Tom Allen likes that his newest quarterback throws a good ball. He likes his quick release, too, and that he’s a tall, long and lean athlete who can play both in the pocket and on the run.
But there’s another quality that the Indiana football coach likes as much as any other that Donaven McCulley has to offer, one that’s not necessarily apparent in the recruiting rankings.
“The guy is competing in other sports and playing at a high level,” Allen said. “To me, that matters.”
McCulley, indeed, is more than a quarterback. He’s a multi-sport standout at Indianapolis’ Lawrence North High School, where he’s also a clutch performer for the basketball team and a participant on the track squad. To Allen, himself a former two-sport (football and wrestling) competitor, that’s the sign of a mentally tough, well-rounded athlete — exactly the kind of player he likes adding to his roster.
“(He’s) a gifted athlete that even last year before their tournament was canceled there in basketball, he is making game-winning shots in back-to-back games there in those high-pressure moments,” Allen said. “I just like that kind of thing.”
McCulley had a starring role in Lawrence North’s sectional title run this past spring, sinking the game-winning field goal in a win over Crispus Attucks before nailing the tying basket in the waning moments of his team’s eventual 61-59 victory over Warren Central in the championship game.
Although the 6-foot-5 McCulley has built his promise on the football field, passing for 6,211 yards, rushing for 1,274 yards, and scoring 47 touchdowns during his high school career, his ability to deliver in stressful situations is one of the many reasons why Allen is excited about his potential at Indiana.
“You want that competitive toughness,” Allen said. “You want that competitive greatness that a young man has. To be able to be at his best when it counts the most in those types of settings. So, that is what I saw out of him.”
And Allen saw it at an early age.
Indiana was the first school to offer McCulley, considered by Rivals to be the No. 100 overall prospect in the 2021 recruiting cycle. Allen’s staff extended a scholarship invitation to the budding passer in June 2018, getting an early in with one of the best athletes in the state.
Back then, Allen saw the physical upside. He also got a glimpse of McCulley’s mature personality, determining that he had the tools to one day take control at the most important position.
“I have a lot of strong relationships there at his high school,” Allen said. “I know the principal and the AD well. I went to high school with them — actually, was raised with them from New Castle — and (have known) his high school coach for a long, long time. Coach Patrick Mallory played here. When you know them that well, you get to know, ‘Hey, this is who this young man is,’ and they are going to tell you the truth because of that relationship, that trust you have with them.
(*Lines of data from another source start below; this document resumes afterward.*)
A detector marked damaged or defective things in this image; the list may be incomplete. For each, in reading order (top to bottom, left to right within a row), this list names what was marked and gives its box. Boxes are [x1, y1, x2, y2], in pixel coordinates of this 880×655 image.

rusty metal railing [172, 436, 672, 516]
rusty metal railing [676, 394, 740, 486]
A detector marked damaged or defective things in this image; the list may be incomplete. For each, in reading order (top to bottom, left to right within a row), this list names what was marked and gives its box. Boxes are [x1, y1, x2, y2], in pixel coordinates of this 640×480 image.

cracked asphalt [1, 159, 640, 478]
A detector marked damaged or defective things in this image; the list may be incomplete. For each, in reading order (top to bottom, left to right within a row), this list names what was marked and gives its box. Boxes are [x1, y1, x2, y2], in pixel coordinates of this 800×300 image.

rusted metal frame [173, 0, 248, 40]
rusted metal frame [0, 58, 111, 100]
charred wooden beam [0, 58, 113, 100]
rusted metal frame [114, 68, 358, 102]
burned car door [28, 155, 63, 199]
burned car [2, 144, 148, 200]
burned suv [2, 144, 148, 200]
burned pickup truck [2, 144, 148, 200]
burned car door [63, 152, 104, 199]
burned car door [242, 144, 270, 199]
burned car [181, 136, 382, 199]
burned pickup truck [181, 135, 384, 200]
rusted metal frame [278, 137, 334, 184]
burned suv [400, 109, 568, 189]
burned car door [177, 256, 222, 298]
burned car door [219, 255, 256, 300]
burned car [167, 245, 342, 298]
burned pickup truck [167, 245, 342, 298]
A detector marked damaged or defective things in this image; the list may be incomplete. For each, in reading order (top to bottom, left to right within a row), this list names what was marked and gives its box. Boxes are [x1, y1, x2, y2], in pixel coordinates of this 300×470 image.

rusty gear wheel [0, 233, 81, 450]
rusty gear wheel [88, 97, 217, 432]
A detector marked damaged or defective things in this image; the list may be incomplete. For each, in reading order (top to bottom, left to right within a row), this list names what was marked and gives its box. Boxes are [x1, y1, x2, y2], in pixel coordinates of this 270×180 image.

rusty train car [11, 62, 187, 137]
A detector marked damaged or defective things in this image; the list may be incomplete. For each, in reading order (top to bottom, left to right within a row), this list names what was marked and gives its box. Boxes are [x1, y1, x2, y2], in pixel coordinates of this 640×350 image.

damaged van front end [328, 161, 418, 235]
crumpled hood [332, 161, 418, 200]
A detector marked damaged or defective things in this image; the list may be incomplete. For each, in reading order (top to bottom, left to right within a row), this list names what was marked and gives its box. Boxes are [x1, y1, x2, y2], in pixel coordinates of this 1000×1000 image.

“Just such a great young man, and you start talking to people around the school and the way he handles himself, and being able to take a program that he is coming from and help lead them to a historic season themselves, and help build that program there and be a part of that change and be a part of creating that belief there is just kind of the things we talked about — being able to do that here.”
In Bloomington, Allen has the luxury of letting McCulley navigate the learning curve at his own pace. With Michael Penix Jr. and Jack Tuttle on the roster, there’s no rush.
But when McCulley does get his opportunity to push for the starting job, Allen believes he’ll be equipped with more than the football skills needed to make it his own.
And to Allen, that’s important.
“He has got an opportunity to come here and be developed, and buy in like I believe he will, and work extremely hard in the weight room and in the classroom, and represent our program in a first-class way on and off the field,” Allen said. “So I just think that we are so blessed to have him.”